**Text**
— BEGIN —
# back in a week



## hojimoe (Mar 7, 2008)

Off to cuba with my gf tomorrow for a week - back on the 31st in the morning

so if you msg me and I seem MIA that's why 

caio


----------



## ameekplec. (May 1, 2008)

Are you trying to spawn something too? 

Have fun!


----------



## Ciddian (Mar 15, 2006)

ROfl! Have fun jim!


----------



## wtac (Mar 17, 2006)

Dang, missed it...would have given you a list of cigars for you to bring back for me.

Have a GREAT trip!!!


----------



## hojimoe (Mar 7, 2008)

wtac said:


> Dang, missed it...would have given you a list of cigars for you to bring back for me.
> 
> Have a GREAT trip!!!


lol ... I will be bringing back my legal limit w/o taxes which is 50... however most of those are spoken for... if I have left overs I can sell them


----------



## hojimoe (Mar 7, 2008)

I'm back, loads of fun, no hurricane weather in our area (cayo coco) awesome beach, awesome weather ... and maybe about 3 lbs of livesand in my suitcase with washed up coral rock and I'm good LOL


----------



## Shattered (Feb 13, 2008)
— END —
**Written instruction**
Render this sentence from the trip thread in Spanish: "Have a GREAT trip!!!"

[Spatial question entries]
— BEGIN —
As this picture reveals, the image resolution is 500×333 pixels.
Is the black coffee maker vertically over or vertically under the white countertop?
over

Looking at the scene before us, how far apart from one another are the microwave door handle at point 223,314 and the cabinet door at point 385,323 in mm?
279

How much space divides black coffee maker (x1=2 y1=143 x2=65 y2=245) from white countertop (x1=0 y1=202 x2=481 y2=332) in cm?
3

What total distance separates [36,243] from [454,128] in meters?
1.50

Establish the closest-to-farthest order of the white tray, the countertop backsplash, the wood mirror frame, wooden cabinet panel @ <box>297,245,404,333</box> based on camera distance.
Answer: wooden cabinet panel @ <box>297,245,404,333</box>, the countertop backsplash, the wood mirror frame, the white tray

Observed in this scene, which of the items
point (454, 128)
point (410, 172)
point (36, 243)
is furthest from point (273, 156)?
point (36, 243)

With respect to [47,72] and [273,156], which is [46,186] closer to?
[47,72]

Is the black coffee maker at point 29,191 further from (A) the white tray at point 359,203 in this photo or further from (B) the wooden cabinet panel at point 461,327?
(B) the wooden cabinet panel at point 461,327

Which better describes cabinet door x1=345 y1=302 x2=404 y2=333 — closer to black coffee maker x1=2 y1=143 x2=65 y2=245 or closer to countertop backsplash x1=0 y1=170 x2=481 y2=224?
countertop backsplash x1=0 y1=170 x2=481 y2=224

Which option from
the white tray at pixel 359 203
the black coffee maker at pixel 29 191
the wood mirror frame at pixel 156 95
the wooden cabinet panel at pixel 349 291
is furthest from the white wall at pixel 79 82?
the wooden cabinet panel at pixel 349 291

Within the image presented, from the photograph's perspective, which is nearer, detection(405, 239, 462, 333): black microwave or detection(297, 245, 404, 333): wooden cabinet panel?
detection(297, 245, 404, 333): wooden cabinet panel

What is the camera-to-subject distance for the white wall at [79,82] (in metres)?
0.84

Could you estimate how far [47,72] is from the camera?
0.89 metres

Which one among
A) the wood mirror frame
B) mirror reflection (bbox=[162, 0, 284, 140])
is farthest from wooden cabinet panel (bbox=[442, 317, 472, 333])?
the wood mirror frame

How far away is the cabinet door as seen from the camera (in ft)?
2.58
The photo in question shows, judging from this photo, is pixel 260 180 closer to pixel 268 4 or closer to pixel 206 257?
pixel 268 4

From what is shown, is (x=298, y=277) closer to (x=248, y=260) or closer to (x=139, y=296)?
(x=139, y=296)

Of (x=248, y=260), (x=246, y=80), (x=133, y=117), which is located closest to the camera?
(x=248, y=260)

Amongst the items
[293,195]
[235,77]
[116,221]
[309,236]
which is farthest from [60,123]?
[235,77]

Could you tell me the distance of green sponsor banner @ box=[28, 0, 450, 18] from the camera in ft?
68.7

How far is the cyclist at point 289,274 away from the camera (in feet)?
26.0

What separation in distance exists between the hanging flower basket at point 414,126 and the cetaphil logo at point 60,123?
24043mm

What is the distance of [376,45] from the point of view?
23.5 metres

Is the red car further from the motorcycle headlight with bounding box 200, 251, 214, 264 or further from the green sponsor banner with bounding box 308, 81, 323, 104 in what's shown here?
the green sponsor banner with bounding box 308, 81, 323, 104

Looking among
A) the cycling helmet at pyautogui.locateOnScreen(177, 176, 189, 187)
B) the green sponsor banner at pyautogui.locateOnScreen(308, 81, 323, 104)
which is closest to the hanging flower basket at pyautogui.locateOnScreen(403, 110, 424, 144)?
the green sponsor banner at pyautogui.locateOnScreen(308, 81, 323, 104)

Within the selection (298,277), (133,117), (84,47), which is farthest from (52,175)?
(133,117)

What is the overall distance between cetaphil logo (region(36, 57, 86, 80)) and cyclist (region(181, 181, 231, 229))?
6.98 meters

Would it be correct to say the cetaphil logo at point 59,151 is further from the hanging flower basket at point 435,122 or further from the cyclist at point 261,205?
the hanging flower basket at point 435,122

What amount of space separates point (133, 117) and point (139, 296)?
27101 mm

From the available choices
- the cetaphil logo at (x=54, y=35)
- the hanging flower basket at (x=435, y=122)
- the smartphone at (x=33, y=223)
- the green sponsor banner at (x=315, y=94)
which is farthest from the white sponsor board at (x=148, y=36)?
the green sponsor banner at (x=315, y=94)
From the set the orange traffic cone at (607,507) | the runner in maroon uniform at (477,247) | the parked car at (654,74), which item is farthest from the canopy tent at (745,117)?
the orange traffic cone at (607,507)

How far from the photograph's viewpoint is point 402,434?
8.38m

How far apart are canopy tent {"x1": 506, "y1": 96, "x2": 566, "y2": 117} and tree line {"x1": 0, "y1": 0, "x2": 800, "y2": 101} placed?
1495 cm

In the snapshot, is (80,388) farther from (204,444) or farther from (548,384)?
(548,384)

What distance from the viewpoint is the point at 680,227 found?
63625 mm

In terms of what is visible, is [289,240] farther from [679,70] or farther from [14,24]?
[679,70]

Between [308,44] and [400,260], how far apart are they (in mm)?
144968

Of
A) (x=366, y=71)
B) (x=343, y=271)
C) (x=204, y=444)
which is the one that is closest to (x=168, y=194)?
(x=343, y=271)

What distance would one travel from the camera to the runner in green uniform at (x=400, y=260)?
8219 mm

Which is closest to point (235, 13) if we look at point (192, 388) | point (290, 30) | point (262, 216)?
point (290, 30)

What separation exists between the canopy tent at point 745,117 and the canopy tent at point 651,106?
— END —
— BEGIN —
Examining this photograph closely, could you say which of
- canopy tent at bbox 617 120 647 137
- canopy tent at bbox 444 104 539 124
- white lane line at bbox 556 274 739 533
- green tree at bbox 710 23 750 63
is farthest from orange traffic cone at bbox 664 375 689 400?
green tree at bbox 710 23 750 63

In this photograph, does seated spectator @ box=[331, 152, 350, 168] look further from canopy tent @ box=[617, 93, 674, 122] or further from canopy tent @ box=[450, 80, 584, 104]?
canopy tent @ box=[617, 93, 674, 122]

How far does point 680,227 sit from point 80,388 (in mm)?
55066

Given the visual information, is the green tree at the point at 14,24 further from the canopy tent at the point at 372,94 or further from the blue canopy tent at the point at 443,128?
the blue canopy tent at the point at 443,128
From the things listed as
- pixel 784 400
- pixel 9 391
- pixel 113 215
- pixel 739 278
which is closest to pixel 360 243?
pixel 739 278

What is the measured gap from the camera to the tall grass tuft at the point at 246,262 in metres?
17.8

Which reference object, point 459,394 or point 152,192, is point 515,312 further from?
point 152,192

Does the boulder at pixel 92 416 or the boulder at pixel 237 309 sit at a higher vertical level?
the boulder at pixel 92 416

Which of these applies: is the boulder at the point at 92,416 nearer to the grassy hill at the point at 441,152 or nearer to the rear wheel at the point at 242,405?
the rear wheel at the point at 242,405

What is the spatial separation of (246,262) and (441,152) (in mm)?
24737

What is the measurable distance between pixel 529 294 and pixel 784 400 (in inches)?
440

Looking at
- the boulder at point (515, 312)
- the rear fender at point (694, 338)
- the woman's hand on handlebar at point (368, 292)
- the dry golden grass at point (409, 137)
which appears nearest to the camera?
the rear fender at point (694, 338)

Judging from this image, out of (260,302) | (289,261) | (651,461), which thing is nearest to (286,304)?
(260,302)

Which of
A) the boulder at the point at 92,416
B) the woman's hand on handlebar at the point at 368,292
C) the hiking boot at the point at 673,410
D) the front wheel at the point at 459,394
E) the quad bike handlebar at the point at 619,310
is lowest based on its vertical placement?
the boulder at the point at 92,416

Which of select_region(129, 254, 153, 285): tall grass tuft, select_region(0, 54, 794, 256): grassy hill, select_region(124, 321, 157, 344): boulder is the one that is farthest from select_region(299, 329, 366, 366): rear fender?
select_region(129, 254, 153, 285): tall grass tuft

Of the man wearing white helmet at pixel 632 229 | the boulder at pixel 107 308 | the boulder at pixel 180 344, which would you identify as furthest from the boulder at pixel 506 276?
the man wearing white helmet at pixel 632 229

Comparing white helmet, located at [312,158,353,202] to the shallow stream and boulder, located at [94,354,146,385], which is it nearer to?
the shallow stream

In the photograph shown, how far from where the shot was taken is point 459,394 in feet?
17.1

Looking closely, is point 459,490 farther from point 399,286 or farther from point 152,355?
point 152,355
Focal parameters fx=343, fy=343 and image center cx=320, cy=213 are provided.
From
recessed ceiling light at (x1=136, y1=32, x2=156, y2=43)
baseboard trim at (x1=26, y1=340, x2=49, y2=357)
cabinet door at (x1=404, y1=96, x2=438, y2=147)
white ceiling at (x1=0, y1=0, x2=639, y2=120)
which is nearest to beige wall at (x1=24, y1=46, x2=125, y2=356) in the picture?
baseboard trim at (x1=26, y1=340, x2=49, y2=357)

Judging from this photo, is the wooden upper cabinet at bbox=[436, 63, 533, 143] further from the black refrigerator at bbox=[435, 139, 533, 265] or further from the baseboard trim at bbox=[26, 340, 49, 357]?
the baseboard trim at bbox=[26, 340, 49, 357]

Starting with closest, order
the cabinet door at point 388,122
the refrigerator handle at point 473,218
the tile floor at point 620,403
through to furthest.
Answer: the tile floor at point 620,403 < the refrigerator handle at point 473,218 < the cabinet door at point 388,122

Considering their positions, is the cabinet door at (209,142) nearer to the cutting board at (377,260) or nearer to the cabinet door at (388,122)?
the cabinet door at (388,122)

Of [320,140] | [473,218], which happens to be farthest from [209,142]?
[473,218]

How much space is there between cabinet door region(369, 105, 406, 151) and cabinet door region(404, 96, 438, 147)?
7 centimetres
— END —
**Output of the task**
¡¡¡Que tengas un GRAN viaje!!!